Проклятая планета! Дикий мир: ни пройти, ни проехать. Только вертолётами, а по равнинам – глиссерами на воздушной подушке.

Вертолёты, правда, дикари научились сбивать. И глиссеры уничтожать научились…

Плохие у них привычки, у этих животных. Дрессирует их кто-то, что ли?

Пятьсот шагов. Пятьсот пятьдесят.

Дрессируют… Спросить бы у командира. Так, чтобы понятно, по простому объяснил.

А то ведь до конца не ясно, какой ещё пакости ждать.

Точно, спросить. Утром, после атаки. Если выживем…


Оперативные данные полевой жандармерии по радиоперехвату в секторе «Север».

Группа радиоконтроля полевой жандармерии, сектор «Север», объект «32—46» звёздной системы «Везер-3».

Время 15 и 5 хорра, местное.

В связи с проведением специальной операции против одной из банд, скрывающейся в лесном районе к югу от Скалистой гряды, группой радиоконтроля полевой жандармерии была проведена акция по перехвату радиосообщений и общему контролю обмена данными (в том числе передаваемым по закрытым каналам связи) между командованием наземных сил эскадры Эрхарна и командирами отрядов, участвующих в блокировании и ликвидации банды.
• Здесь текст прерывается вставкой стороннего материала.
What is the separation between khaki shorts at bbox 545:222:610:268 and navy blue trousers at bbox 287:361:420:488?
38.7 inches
В промежутке между 15 и 15 и 5 хорра нашей группой зафиксированы следующие сообщения, безусловно представляющие оперативный интерес для служб полевой жандармерии.

Доклад направлен на имя полковника Ульмера с копией майору Нейберу.

Запись 1.

Полевая рация, закрытый канал. Передача велась на командный пункт орбитальной станции из района боевых действий.
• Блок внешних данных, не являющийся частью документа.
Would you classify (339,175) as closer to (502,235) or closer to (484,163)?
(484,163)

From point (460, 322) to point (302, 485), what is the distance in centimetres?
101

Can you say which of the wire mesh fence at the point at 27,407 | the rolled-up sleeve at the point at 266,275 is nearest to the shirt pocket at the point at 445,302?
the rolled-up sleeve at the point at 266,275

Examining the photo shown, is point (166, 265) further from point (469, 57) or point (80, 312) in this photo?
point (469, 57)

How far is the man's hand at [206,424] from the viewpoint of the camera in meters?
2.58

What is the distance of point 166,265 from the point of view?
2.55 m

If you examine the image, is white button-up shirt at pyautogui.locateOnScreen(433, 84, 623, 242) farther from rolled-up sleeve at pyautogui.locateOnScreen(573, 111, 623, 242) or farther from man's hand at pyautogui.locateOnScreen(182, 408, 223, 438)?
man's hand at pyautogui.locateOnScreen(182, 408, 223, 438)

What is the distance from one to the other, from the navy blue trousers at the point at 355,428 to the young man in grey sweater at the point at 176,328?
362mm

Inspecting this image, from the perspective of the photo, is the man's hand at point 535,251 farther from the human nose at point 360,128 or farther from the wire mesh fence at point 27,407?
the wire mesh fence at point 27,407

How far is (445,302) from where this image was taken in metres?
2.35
От лейтенанта Текера фрегат-капитану Кирсти.

«Пока обстановка спокойная, господин капитан. Но скоро всё изменится. Мы зажали повстанцев у холмов в предгорьях. Передовые группы подошли вплотную к их лагерю, на расстояние броска».
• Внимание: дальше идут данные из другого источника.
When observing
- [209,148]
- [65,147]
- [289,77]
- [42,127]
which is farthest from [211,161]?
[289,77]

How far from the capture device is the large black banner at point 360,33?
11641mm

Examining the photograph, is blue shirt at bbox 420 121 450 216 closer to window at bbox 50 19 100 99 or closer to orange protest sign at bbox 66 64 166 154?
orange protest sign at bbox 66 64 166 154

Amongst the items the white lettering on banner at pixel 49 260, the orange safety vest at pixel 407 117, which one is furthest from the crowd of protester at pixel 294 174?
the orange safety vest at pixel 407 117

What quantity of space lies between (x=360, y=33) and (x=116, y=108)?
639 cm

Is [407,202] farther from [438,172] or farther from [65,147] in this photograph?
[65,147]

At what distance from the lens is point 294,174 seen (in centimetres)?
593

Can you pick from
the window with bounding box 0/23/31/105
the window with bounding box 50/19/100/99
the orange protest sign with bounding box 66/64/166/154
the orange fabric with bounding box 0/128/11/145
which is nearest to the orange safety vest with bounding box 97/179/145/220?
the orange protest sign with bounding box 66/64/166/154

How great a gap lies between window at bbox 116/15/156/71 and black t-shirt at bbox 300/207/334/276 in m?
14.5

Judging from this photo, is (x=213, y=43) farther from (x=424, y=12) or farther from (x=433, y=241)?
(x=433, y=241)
От фрегат-капитана Кирсти лейтенанту Текеру.

«Точнее, Текер! Командор любит точность, а вашу операцию я обязательно упомяну в общей сводке по северному участку».

От лейтенанта Текера фрегат-капитану Кирсти.

«Прямая видимость. Затрудняюсь определить расстояние. Но разведка видит лагерь повстанцев, у них горят костры. Никакой маскировки, всё просматривается… Даже странно как-то… Ведём визуальный контроль».

От фрегат-капитана Кирсти лейтенанту Текеру.

«Лейтенант, не атаковать до входа основной колонны повстанцев в шахту!»

Перерыв четверть хорра.

Запись 2.

От лейтенанта Текера фрегат-капитану Кирсти.

«Капитан, разведка осмотрела лагерь. Он пуст. Абсолютно точно… Да, костры, палатки. Капитан, позвольте спросить, откуда поступила информация об уходе повстанцев в шахту? Тут действительно какой-то вход на склоне холма… Кажется, действительно старая шахта…»

От фрегат-капитана Кирсти лейтенанту Текеру.

«… (помехи) вам поступают с опозданием!»

От лейтенанта Текера фрегат-капитану Кирсти.

«Виноват, господин капитан. У меня только информацию от войсковой разведки. Да, они ушли. Весь район перекрыт. Заняться этими подземными гномами?»

От фрегат-капитана Кирсти лейтенанту Текеру.

«Терпение, лейтенант! Дайте им уйти, дайте им хорошенько завязнуть. В бой не ввязываться, под землю не идти. Держите входы под контролем. Через пол-хорра начинайте минировать шахту. Есои вам помешают – атакуйте! Помните, там два входа. Два, не один! Как поняли?»

От лейтенанта Текера фрегат-капитану Кирсти.

«Так точно, господин капитан. Есть второй… Они же уйдут, господин капитан!»

От фрегат-капитана Кирсти лейтенанту Текеру.

«Лейтенант, делайте то, что вам говорят. Выполняйте приказ и ни в коем случае не лезьте в шахту! Им никуда не деться! Минируйте шахту и готовьте взрывные заряды. Как только всё будет подготовлено – активируйте детонаторы и завалите эту дыру к демонам! Вам понятно?»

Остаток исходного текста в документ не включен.